» **Your tasks**:
• 1. In the article on Nicholas Popaditch's visit to 1st Tank Battalion, reproduce everything from "One piece of" down to "of making mistakes.".
• 2. Write the next part of the news story about retired Gunnery Sgt. Nicholas Popaditch's talk to 1st Tank Battalion, beginning after its last sentence.

» **Extract to read**:

════════════════

MARINE CORPS AIR GROUND COMBAT CENTER TWENTYNINE PALMS, Calif. --
1st Tank Battalion welcomed a familiar face Monday, when retired Gunnery Sgt. Nicholas A. Popaditch spoke to the Marines and sailors of his former unit in the battalion classroom.
Popaditch was awarded the Silver Star medal for his actions during a battle in Fallujah, Iraq, in April 2005 while attached to 2nd Battalion, 1st Marine Regiment, and is also the co-author of a new book called “Once a Marine: An Iraq War Tank Commander’s Inspirational Memoir of Combat, Courage and Recovery.”
Before Popaditch addressed the Marines and sailors of the battalion, Lt. Col. Thomas J. Gordon, 1st Tanks commanding officer, spoke to his Marines about what Popaditch’s presence represented.
“It’s a little opportunity to reflect on who we are,” said Gordon, a native of Boston.
Gordon also took time to encourage those in attendance to read “Once a Marine.”
“It’s pretty dog-gone inspiring,” said Gordon. “It motivated the heck out of me.”
Popaditch, who wears a black eye patch due to the loss of his right eye in the Fallujah engagement, still mirrored the image of a squared away Marine with a fresh hair cut, slacks and a tucked–in collared shirt, and was presented with a Tanks football jersey by Gordon before being handed the microphone.
When Popaditch took the floor, he opened his address by asking attendees a question.
“Why do we have a Marine Corps?” asked the Hammond, Ind., native. “Is it for college benefits? Is it for posters? Or is it for parades?”
None of the answers above were what Popaditch was looking for.
“We’re here to win our nation’s wars and right now you are very much involved in that,” he said.
While he admitted those Marines marching in parades and posing for posters serve an important role in the Corps, he challenged the Marines and sailors of 1st Tanks to be what he referred to as the ‘04 Marine,’ the Marine who is still manning a rifle at 4 a.m., even though he is hungry, wet, sweaty, and tired.
“When you go to combat you’ll judge yourself a man based on what you do there,” said Popaditch. “Think of the 04 Marine, that’s who you want to be.”
In addition to challenging those in attendance, Popaditch also spoke about such Marine Corps values as honor, courage and commitment, as well as training and leadership.
When talking about these topics Popaditch turned to personal experiences and advice that had been handed down to him.
Popaditch explained that the Marine Corps promotes leadership as way of ensuring mission accomplishment and troop welfare.
While he made it clear mission accomplishment should be put above troop welfare, he also referred to the advice he was once given by a senior Marine who told him “the nation gives you their youth, but they want them back.”
“We take care of them by training them and bringing them back alive,” said Popaditch.
One piece of advice Popaditch, who was medically retired in May 2005 after 15 years of service, offered the junior Marines advice on handling the fear of making mistakes.

════════════════

» **Exercise data**:

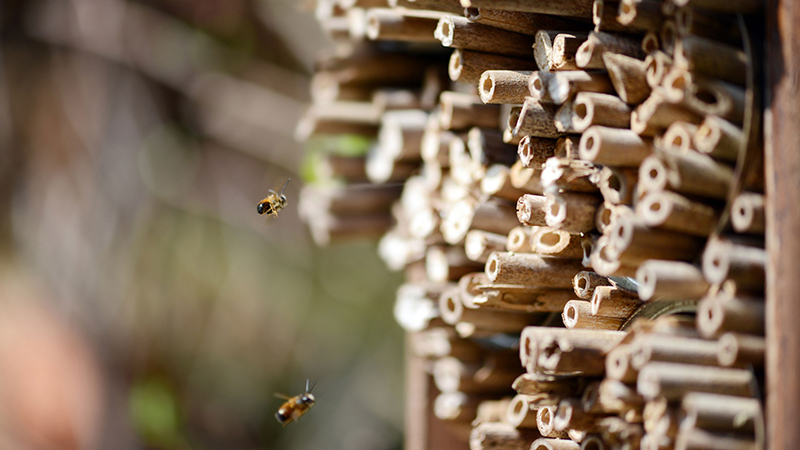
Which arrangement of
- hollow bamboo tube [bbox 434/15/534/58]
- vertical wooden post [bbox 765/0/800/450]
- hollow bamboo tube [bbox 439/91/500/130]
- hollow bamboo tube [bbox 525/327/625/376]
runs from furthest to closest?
1. hollow bamboo tube [bbox 439/91/500/130]
2. hollow bamboo tube [bbox 434/15/534/58]
3. hollow bamboo tube [bbox 525/327/625/376]
4. vertical wooden post [bbox 765/0/800/450]

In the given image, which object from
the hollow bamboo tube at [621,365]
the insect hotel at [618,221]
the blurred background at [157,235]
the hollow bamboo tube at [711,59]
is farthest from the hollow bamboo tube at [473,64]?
the blurred background at [157,235]

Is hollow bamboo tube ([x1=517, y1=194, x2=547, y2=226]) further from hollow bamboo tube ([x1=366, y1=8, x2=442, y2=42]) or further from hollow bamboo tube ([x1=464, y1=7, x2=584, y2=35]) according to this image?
hollow bamboo tube ([x1=366, y1=8, x2=442, y2=42])

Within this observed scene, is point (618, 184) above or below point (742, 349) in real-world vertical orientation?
above

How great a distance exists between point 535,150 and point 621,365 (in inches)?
9.1

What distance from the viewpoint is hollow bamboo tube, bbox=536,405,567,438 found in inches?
26.5

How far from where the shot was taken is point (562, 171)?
648 mm

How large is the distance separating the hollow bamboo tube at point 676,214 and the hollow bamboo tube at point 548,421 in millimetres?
→ 224

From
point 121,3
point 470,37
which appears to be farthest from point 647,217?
point 121,3

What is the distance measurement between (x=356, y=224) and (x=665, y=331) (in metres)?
0.74

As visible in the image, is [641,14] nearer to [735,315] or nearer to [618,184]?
[618,184]

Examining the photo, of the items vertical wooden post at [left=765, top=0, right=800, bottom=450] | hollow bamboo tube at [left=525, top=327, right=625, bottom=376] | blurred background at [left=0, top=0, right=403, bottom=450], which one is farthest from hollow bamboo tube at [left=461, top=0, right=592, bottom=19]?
blurred background at [left=0, top=0, right=403, bottom=450]

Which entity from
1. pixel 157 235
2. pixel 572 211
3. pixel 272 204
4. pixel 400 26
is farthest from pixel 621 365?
pixel 157 235

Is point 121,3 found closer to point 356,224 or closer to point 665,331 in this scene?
point 356,224

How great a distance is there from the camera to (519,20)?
28.8 inches
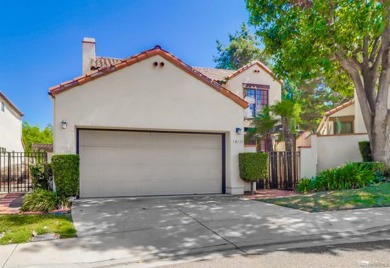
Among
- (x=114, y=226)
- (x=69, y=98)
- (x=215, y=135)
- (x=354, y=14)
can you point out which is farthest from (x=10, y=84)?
(x=354, y=14)

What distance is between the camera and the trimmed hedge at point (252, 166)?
11.7 m

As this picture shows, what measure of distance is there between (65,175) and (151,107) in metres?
3.66

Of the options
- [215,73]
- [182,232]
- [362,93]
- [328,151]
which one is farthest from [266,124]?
[182,232]

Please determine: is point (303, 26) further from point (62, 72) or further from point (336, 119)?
point (62, 72)

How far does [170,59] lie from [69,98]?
3813mm

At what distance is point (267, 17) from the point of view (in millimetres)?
12742

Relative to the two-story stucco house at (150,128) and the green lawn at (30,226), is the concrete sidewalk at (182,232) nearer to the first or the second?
the green lawn at (30,226)

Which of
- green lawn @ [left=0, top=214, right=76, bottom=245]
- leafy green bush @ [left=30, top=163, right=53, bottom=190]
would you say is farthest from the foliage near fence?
leafy green bush @ [left=30, top=163, right=53, bottom=190]

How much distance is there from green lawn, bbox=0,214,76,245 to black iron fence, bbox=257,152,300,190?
29.2 feet

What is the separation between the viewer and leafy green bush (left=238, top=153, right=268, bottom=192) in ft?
38.4

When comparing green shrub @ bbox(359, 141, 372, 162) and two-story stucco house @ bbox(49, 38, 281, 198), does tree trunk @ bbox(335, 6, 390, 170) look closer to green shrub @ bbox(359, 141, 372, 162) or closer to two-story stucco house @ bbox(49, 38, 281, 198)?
green shrub @ bbox(359, 141, 372, 162)

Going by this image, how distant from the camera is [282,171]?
541 inches

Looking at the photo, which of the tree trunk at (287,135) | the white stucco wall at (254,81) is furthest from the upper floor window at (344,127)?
the tree trunk at (287,135)

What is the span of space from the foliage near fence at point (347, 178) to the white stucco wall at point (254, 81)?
32.7 feet
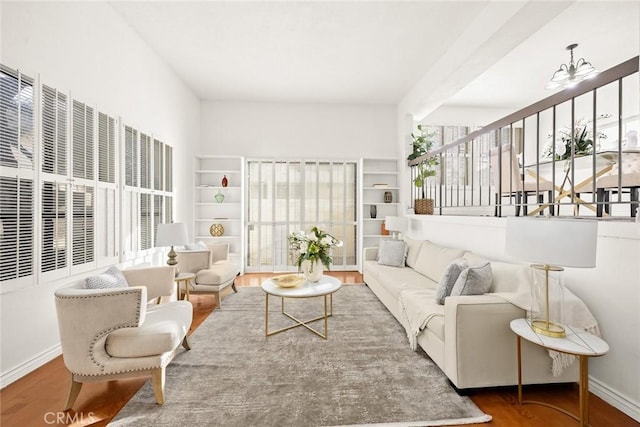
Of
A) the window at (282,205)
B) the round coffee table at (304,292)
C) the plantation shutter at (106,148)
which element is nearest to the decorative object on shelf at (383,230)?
the window at (282,205)

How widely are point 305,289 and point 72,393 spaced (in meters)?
1.83

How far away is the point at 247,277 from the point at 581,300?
4728 mm

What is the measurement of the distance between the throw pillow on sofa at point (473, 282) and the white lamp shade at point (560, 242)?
1.95 feet

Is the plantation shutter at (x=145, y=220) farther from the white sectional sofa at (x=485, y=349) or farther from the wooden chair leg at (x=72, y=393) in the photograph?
the white sectional sofa at (x=485, y=349)

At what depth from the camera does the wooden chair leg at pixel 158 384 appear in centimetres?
187

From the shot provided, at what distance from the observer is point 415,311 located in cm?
258

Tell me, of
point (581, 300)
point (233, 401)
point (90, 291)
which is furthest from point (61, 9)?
point (581, 300)

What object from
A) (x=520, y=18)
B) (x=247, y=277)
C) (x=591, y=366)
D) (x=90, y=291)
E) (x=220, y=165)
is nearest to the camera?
(x=90, y=291)

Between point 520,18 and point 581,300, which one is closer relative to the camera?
point 581,300

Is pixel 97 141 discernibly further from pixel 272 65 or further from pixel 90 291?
pixel 272 65

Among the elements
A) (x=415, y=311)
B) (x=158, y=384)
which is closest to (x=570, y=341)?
(x=415, y=311)

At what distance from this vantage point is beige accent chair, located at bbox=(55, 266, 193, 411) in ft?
5.84

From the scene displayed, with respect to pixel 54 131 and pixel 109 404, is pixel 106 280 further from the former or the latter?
pixel 54 131

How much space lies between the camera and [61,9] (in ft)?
8.29
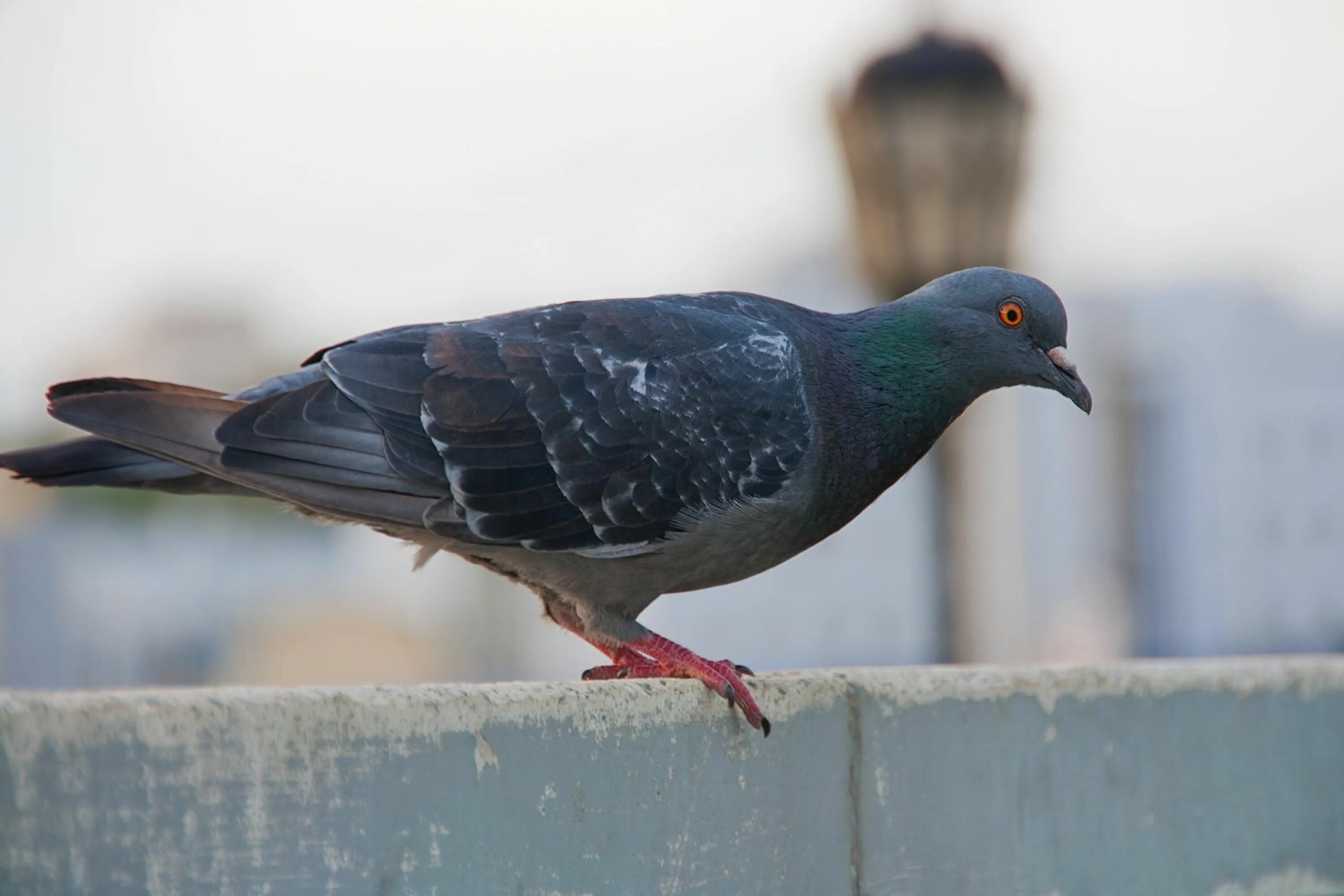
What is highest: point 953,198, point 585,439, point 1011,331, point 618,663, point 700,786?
point 953,198

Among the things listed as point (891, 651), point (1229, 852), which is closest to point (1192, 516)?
point (891, 651)

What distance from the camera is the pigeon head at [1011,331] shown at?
4582 mm

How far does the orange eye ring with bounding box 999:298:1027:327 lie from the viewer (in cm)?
462

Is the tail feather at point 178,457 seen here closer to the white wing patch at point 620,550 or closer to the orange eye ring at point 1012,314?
the white wing patch at point 620,550

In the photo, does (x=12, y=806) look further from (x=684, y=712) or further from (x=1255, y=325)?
(x=1255, y=325)

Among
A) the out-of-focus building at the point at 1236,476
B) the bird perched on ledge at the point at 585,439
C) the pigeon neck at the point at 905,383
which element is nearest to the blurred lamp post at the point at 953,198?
the pigeon neck at the point at 905,383

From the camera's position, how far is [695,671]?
12.8ft

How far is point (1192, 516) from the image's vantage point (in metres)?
16.9

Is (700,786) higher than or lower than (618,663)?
higher

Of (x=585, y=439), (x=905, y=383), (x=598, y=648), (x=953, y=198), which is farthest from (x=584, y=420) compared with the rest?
(x=953, y=198)

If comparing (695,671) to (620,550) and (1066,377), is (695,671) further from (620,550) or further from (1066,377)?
(1066,377)

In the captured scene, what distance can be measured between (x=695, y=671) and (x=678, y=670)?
196 millimetres

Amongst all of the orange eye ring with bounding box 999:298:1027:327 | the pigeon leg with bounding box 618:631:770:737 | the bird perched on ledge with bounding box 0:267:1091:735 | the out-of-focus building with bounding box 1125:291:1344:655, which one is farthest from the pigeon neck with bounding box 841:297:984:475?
the out-of-focus building with bounding box 1125:291:1344:655

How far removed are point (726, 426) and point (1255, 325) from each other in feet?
50.3
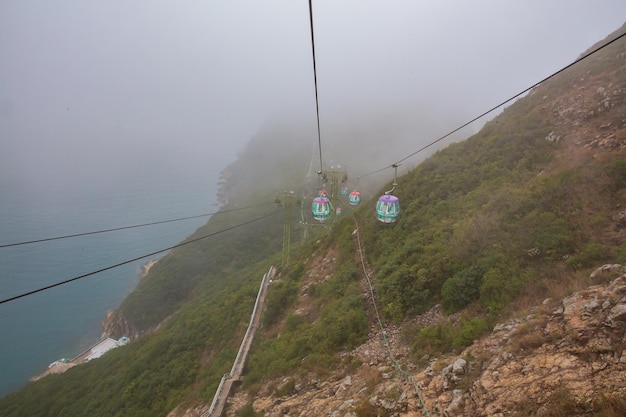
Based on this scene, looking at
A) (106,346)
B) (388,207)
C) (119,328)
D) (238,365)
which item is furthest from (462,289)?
(119,328)

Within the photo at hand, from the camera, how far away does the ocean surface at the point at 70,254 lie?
5819 centimetres

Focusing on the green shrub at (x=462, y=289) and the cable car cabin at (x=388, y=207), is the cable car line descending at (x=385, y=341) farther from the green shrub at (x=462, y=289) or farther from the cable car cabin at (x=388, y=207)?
the cable car cabin at (x=388, y=207)

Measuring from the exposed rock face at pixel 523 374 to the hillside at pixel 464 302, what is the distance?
32 mm

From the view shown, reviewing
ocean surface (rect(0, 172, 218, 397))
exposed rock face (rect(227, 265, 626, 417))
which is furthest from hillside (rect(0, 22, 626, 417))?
ocean surface (rect(0, 172, 218, 397))

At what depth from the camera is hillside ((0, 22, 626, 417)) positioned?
18.6ft

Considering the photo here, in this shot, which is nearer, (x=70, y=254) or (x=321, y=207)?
(x=321, y=207)

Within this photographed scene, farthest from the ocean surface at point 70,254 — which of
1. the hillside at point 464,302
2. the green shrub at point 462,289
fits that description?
the green shrub at point 462,289

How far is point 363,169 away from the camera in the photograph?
84.8m

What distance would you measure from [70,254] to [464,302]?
4396 inches

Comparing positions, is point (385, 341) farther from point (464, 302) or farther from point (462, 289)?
point (462, 289)

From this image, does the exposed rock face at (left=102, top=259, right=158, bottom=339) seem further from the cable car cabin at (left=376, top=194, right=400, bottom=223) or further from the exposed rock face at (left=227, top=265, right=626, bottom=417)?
the exposed rock face at (left=227, top=265, right=626, bottom=417)

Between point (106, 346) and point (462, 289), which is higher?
point (106, 346)

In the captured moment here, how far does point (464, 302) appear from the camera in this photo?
991cm

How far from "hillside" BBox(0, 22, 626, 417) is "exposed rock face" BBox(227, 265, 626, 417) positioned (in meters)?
0.03
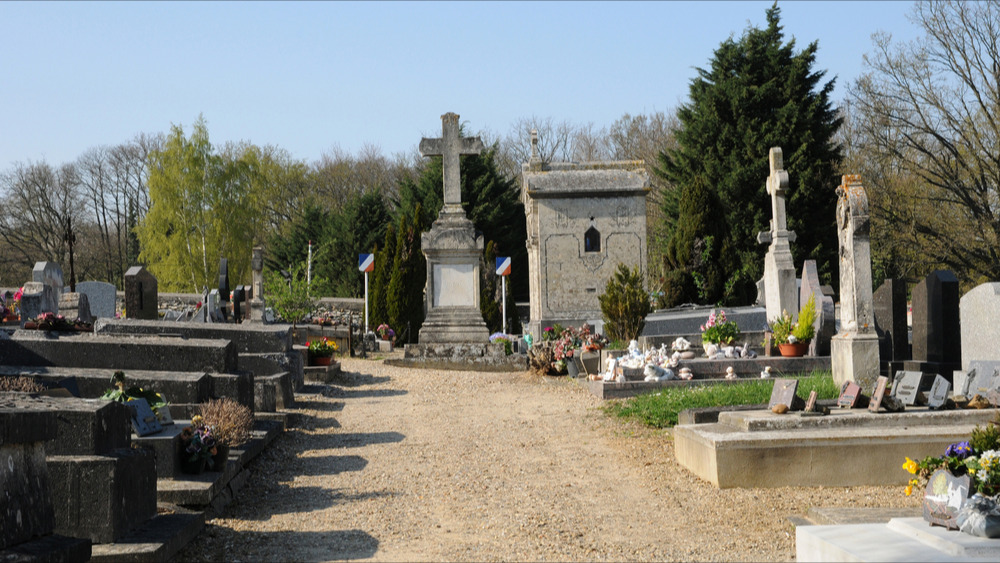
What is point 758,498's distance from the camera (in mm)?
6262

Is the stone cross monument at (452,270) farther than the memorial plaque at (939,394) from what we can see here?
Yes

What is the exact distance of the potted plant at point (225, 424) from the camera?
20.6 ft

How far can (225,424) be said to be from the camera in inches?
277

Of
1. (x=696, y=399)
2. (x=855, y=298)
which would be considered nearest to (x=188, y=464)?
(x=696, y=399)

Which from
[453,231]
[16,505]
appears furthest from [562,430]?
[453,231]

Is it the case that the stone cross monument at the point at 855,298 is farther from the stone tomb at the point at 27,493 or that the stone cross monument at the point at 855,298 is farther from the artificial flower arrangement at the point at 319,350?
the artificial flower arrangement at the point at 319,350

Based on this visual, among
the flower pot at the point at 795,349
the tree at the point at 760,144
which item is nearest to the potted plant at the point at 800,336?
the flower pot at the point at 795,349

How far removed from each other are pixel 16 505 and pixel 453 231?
1340 cm

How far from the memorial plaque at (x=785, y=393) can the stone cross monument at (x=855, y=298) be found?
1.57 m

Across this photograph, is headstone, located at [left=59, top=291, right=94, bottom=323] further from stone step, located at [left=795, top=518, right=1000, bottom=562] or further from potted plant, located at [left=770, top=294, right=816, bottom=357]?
stone step, located at [left=795, top=518, right=1000, bottom=562]

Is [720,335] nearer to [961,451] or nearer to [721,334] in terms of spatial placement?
[721,334]

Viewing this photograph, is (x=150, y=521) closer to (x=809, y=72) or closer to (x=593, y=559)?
(x=593, y=559)

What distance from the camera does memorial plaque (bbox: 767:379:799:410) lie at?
23.6ft

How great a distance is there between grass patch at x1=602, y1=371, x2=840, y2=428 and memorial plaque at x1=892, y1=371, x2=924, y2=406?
38.8 inches
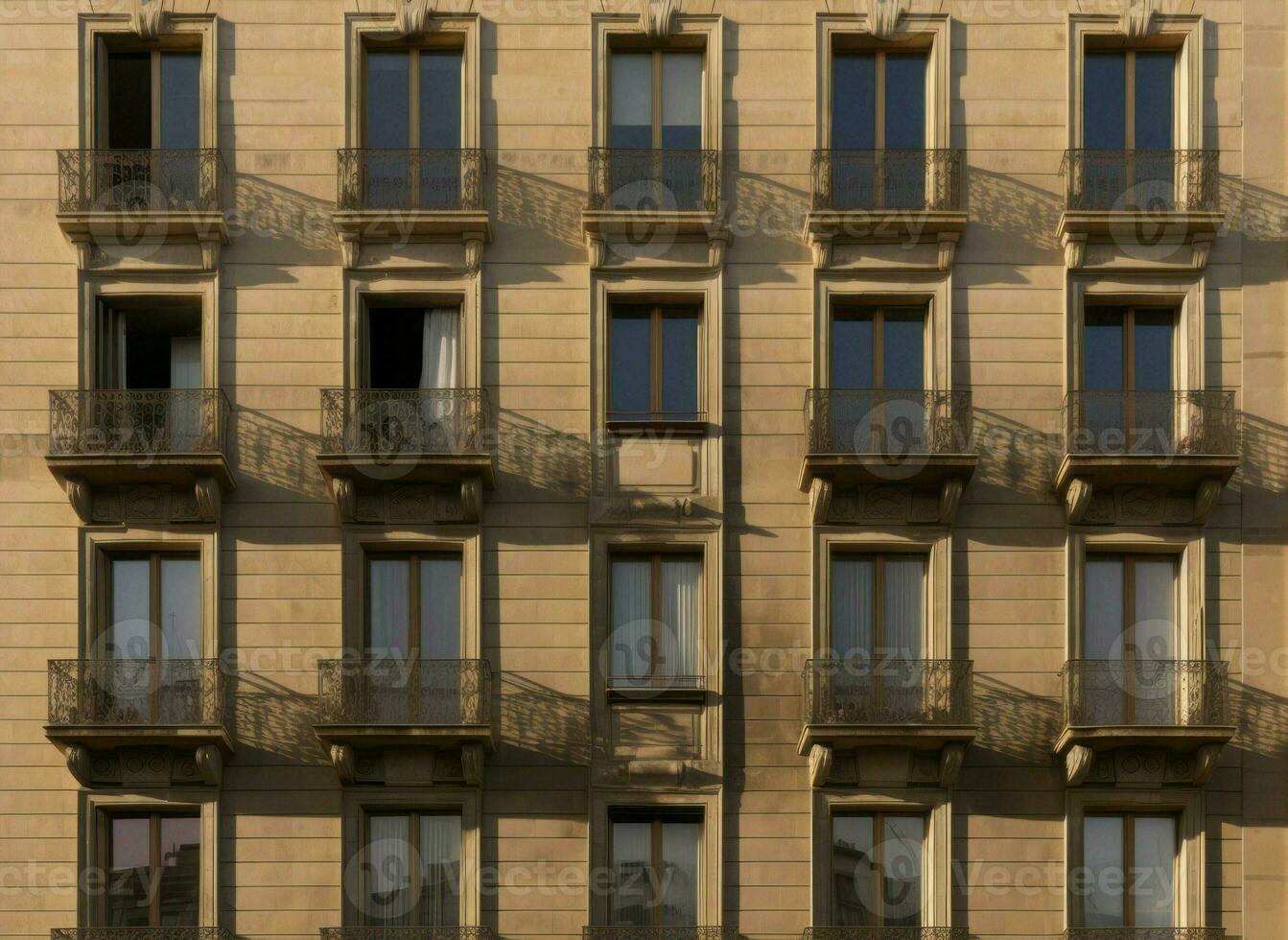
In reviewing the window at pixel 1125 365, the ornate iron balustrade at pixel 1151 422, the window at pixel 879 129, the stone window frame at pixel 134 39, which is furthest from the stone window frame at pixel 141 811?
the window at pixel 1125 365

════════════════

» **Solved problems**:
• 1.
One piece of advice Popaditch, who was medically retired in May 2005 after 15 years of service, offered the junior Marines advice on handling the fear of making mistakes.

• 2.
“Marines fear making a mistake more than anything else,” said Popaditch. “If you go through training and don’t make mistakes, you’re training was too easy.”
Popaditch stressed this piece of advice because in combat situations Marines and sailors will be faced with hundreds of decision-making opportunities.
“Don’t be afraid to make decisions, don’t be afraid to make mistakes, don’t be afraid to act,” said Popaditch. “If you are completely confused and don’t know what to do, go straight at the enemy.”
Before closing his address, Popaditch spoke about the current insurgency in Iraq and what he believes will be key in undermining the insurgency’s ability to blend in with the local population.
“How do you fight this?” asked Popaditch. “By keeping your honor clean.”
Popaditch said by staying true to the Corps values and honor system, the civilian population can be won over and the insurgency will therefore be dealt a major blow.
“Once you win that civilian population over, that camouflage goes away,” said Popaditch. “Once you make contact with the enemy do not let him go, do not let him get away.”
After a short question and answer session with Popaditch, Cpl. Nathan Fenton, a motor vehicle operator with Headquarters and Service Company, reflected on the war hero’s remarks.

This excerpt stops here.